Es war wohl kein Zufall, daß es die „Jyllands-Posten“ war, die sich zu dem Schritt entschloß. Zum einen hält sie sich mit prononcierten Meinungen in ihren Kommentaren und in Leserbriefspalten auch zur Ausländerpolitik nicht zurück. So scheut sich die linksliberale dänische Zeitung „Information“ denn auch nicht, da andere Zeitungen in der westlichen Welt im Namen der Meinungsfreiheit mit Nachdrucken und Bekundungen Solidarität zeigen, die „Jyllands-Posten“ als „morgenfaschistische Jyllands-Pest“ einzustufen, in der „islamophobe Hetze“ zu finden sei.

Hinzu kommt, daß die „Jyllands-Posten“ ihre Rolle definiert als die einer unabhängigen Zeitung, die es liebt, wider den Stachel der Anpassung zu löcken. So schreibt sie weder konfliktscheu noch furchtsam gegen vieles an: gegen die Kopenhagener; gegen den großen Rivalen, die bürgerliche „Berlingske Tidende“ und deren staatstragende Haltung; gegen die Wirtschaft und vor allem die größte dänische Bank, die Danske Bank, als sie enthüllte, daß diese bei einem Finanzskandal um das Unternehmen Hafnia ihr Wissen nicht an ihre Kunden weitergegeben habe, um ihre eigenen Finanzinteressen zu wahren.

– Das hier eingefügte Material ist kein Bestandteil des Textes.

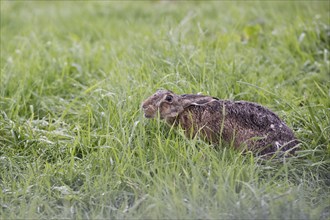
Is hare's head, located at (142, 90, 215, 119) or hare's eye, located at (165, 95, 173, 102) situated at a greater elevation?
hare's eye, located at (165, 95, 173, 102)

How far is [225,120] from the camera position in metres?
4.56

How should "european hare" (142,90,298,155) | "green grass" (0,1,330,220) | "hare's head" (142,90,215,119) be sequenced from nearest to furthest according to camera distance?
"green grass" (0,1,330,220), "european hare" (142,90,298,155), "hare's head" (142,90,215,119)

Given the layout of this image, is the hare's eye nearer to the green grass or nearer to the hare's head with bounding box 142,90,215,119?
the hare's head with bounding box 142,90,215,119

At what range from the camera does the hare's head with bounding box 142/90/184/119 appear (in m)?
4.66

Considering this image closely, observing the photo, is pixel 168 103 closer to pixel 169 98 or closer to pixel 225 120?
pixel 169 98

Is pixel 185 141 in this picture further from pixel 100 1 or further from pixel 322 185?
pixel 100 1

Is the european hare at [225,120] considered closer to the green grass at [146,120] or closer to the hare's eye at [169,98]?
the hare's eye at [169,98]

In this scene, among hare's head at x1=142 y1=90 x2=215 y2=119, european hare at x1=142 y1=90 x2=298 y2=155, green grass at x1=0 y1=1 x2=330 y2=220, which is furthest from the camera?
hare's head at x1=142 y1=90 x2=215 y2=119

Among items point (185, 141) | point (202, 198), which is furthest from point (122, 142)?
point (202, 198)

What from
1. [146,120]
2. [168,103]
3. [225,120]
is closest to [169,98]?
[168,103]

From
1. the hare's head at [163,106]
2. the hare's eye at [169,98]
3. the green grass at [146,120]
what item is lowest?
the green grass at [146,120]

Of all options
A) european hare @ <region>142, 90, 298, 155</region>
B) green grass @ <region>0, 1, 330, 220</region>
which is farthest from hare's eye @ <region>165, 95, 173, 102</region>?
green grass @ <region>0, 1, 330, 220</region>

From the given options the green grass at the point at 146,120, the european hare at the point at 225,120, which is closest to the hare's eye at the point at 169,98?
the european hare at the point at 225,120

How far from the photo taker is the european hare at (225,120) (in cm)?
449
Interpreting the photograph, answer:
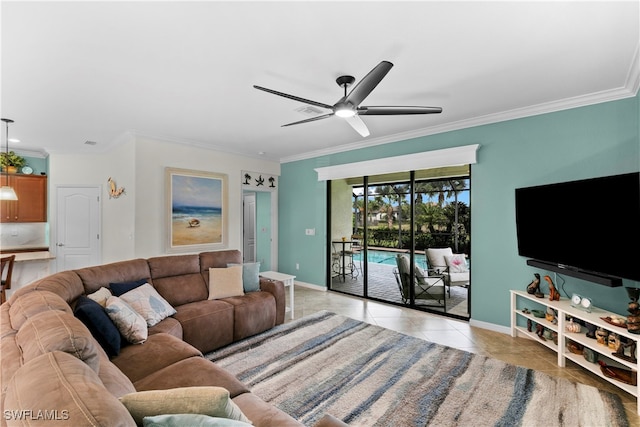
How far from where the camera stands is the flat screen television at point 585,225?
2305 millimetres

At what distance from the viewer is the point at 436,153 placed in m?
4.07

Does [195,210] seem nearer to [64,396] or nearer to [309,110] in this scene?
[309,110]

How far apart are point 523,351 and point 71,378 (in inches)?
147

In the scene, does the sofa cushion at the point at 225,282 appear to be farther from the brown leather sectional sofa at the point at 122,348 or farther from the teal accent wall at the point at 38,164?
the teal accent wall at the point at 38,164

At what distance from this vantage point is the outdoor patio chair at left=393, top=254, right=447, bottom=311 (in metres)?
4.35

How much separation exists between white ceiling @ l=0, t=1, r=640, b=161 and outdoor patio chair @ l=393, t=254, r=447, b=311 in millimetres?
2188

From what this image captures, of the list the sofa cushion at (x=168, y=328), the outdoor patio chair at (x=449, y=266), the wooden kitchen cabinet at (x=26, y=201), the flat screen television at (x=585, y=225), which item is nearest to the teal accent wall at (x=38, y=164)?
the wooden kitchen cabinet at (x=26, y=201)

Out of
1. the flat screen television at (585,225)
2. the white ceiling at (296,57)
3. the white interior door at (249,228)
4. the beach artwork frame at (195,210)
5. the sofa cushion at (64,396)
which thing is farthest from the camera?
the white interior door at (249,228)

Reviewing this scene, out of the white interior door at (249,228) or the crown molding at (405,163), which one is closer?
the crown molding at (405,163)

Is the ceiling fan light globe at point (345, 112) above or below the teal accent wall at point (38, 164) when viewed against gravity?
below

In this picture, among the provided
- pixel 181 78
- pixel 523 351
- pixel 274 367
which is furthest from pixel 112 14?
pixel 523 351

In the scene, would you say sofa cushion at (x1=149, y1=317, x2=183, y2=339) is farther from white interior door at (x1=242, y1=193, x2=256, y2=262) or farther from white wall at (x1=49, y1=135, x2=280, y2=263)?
white interior door at (x1=242, y1=193, x2=256, y2=262)

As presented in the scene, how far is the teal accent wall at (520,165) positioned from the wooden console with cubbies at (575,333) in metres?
0.16

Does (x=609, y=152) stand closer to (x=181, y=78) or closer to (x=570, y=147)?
(x=570, y=147)
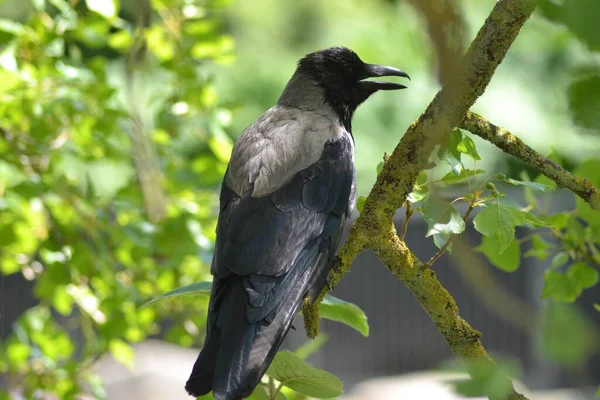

Leser und Anzeigenkunden sind solidarisch

Als einzige der großen dänischen Zeitungen hat die JP ihre Wurzeln und ihre Basis in Jütland (Jylland), außerhalb der Hauptstadt. Schon kurz nach ihrer Gründung in Århus 1871 nahm sie unbequeme Haltungen ein etwa zum Wiederaufbau der Wirtschaft nach dem deutsch-dänischen Krieg 1864. Ihre Unabhängigkeit wird schon an der Eigentümerstruktur sichtbar, es ist eine von angesehenen Wissenschaftlern und Unternehmern geführte Stiftung.

Deren Vorsitzender Asger Norgaard Larsen, ein früherer Chefredakteur der JP, bewies seine vom Vater ererbte Standfestigkeit: Der Vater war in der Zeit nationalsozialistischer Besetzung inhaftiert worden. Bisher hat der Kulturkampf um die Zeitung dieser wirtschaftlich weder geschadet noch genützt. Einige - wenige - Abonnenten bestellten sie aus Protest ab, andere bestellten sie aus Solidarität neu. Sichtbare Verschiebungen erfuhr die „Jyllands-Posten“ in den vergangenen Wochen weder bei der Höhe ihrer Auflage - derzeit 150.000, nachdem sie im Jahr 2000 ihren Höchststand mit 200.000 erlebt hatte - noch bei den Anzeigen. Leser und Anzeigenkunden sind augenscheinlich solidarisch.